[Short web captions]

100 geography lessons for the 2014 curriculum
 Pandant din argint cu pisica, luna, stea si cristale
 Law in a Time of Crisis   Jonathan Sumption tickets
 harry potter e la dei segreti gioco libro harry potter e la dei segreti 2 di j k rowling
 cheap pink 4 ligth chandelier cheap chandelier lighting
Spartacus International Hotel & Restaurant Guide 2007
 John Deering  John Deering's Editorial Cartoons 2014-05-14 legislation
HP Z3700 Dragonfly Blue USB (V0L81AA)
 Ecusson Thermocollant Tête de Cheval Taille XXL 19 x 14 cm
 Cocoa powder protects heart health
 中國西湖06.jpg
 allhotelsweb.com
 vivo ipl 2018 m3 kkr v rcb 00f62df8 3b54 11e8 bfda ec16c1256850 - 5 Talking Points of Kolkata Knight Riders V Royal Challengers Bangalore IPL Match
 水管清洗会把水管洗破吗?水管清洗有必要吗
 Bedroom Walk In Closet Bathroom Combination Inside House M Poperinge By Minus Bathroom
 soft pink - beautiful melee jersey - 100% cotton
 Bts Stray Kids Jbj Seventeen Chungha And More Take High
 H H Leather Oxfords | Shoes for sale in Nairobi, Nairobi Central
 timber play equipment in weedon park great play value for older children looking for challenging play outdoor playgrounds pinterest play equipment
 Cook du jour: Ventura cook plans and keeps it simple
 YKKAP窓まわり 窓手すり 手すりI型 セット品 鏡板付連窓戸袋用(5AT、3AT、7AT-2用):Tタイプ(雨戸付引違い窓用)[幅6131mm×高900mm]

WORK ORDER
Print, from the entries above, the line with "timber play equipment", the line with "Cook du jour: Ventura" and all lines between them, exactly and with nothing else.

RESPONSE AREA
 timber play equipment in weedon park great play value for older children looking for challenging play outdoor playgrounds pinterest play equipment
 Cook du jour: Ventura cook plans and keeps it simple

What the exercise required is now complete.